Supplied passage.
As regards the second ground of appeal, i.e. errors of law relating to the capital contribution of EUR 8.75 million, SNCM claimed that the GC distorted the 2008 decision in failing to take account of all the relevant factors, in particular the issues of the fixed yield and the effect of the cancellation clause, in its assessment of the comparable nature of the investment conditions of the simultaneous capital contributions. According to the ECJ, the GC was right to find that the mere fact that a capital contribution was made jointly and concurrently with private investors did not automatically exclude it from being classified as aid. Other factors, in particular the equal treatment of public and private shareholders, must also be taken into account. In this respect, the sale cancellation clause was, at the least, capable of removing any uncertainty for the private purchasers in the event of the occurrence of one of the triggering events. Such a clause was liable to alter the risk profiles of the capital contributions of the private purchasers and of CGMF. As a result, it called into question the comparable nature of the investment conditions (the test of concomitance). Consequently, the second ground of appeal was rejected.


As regards the third ground of appeal, i.e. error in law relating to the aid of EUR 38.5 million, which was aimed at financing a possible social plan put in place by the buyers, SNMC claimed that the GC distorted the 2008 decision in finding that the Commission had claimed that the fact that the measure in question does not result from strict statutory obligations was, by its nature, liable to exclude its being in the nature of aid within the meaning of Article 87(1) EC, now 107(1) TFEU. According to the ECJ, the applicants did not raise any arguments that demonstrated that the nature of that sum of EUR 38.5 million was different from the sum of EUR 158 million assessed in the examination of the first ground of appeal concerning the application of the private investor test. Consequently, the third ground of appeal was rejected.


[1] The MEIP is a legal instrument applied under EU/EEA State aid rules that verifies whether a given state measure or intervention confers on a given undertaking an economic advantage, which this undertaking would not have obtained in the normal course of business. If this is the case, such an intervention amounts to State aid within the meaning of Articles 107(1) TFEU and 61(1) EEA, respectively. Under State aid rules, granting aid is prohibited unless it may be considered compatible with the internal market. Yet, transactions entered by the state on normal market conditions, i.e. compliant with the MEIP, fall outside the scope of the concept of aid.

Provided information.
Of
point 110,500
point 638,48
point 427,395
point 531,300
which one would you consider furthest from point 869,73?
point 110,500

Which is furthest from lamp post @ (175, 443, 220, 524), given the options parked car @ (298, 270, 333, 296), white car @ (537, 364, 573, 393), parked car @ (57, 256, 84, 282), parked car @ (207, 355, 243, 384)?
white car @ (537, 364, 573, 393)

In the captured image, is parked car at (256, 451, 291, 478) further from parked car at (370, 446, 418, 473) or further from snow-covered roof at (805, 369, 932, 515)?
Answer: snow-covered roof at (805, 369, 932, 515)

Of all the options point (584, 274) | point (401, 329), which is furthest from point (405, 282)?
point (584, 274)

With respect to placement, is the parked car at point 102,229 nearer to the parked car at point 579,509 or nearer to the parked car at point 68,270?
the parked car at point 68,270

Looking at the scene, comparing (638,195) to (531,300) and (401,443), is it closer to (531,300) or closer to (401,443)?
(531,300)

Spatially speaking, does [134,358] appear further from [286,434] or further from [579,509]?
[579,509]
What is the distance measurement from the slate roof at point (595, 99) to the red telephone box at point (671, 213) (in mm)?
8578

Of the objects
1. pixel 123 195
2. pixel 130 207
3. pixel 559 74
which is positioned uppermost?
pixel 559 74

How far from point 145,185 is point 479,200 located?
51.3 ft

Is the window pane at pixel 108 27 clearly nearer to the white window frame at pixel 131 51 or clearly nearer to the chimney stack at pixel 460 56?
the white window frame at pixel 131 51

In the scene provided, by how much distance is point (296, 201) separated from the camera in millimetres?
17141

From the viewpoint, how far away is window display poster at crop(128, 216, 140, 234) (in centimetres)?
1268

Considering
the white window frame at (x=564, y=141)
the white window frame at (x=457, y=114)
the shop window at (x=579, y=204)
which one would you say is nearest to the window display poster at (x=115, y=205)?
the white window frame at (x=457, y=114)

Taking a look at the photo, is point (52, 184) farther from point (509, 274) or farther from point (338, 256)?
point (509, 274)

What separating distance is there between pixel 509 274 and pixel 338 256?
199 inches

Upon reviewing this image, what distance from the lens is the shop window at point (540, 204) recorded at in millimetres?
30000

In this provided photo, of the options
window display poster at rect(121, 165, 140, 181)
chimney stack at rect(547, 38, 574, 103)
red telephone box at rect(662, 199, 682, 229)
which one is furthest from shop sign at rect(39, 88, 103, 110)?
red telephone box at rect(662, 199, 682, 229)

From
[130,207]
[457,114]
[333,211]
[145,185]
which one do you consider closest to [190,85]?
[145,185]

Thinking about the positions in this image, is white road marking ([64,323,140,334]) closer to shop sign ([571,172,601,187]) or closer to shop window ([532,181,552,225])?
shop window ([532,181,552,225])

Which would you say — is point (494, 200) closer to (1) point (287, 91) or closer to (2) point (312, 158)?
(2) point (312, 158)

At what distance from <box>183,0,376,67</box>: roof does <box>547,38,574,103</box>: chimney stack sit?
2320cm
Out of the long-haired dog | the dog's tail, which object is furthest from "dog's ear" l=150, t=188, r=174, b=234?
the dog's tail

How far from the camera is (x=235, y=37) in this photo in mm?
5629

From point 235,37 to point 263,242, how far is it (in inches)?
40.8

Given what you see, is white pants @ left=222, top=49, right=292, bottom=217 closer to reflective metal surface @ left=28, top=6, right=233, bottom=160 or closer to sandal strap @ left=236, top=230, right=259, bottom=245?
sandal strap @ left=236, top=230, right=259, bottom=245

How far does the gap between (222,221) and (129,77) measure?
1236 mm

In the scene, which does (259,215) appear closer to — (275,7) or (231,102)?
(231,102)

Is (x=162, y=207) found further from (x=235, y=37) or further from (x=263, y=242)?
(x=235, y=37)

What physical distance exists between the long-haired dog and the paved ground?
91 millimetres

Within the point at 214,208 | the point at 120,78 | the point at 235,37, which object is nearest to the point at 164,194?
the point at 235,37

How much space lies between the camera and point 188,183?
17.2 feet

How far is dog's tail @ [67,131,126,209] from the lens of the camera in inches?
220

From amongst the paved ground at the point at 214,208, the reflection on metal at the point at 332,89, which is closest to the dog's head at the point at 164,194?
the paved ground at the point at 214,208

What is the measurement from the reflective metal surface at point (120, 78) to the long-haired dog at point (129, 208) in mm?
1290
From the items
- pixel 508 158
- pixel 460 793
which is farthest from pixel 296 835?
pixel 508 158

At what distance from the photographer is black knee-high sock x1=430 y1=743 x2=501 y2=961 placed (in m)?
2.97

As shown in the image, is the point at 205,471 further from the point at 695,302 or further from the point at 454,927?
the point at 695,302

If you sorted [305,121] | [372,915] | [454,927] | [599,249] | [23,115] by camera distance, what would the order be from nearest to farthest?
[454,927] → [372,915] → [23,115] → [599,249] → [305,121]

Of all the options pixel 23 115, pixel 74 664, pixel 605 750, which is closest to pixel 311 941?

Given instruction. Do these statements agree with the appeal summary? For each, answer yes or no and quote the words from the appeal summary that decide it. (a) The ECJ held that a capital contribution made jointly and concurrently with private investors is automatically excluded from being classified as aid. (b) The third ground of appeal concerned aid of EUR 38.5 million aimed at financing a possible social plan. (c) Transactions that comply with the MEIP fall outside the concept of aid. The items have nothing to do with the appeal summary.

Response to the exercise.
(a) No: "the mere fact that a capital contribution was made jointly and concurrently with private investors did not automatically exclude it from being classified as aid."
(b) Yes: "error in law relating to the aid of EUR 38.5 million, which was aimed at financing a possible social plan put in place by the buyers"
(c) Yes: "transactions entered by the state on normal market conditions, i.e. compliant with the MEIP, fall outside the scope of the concept of aid."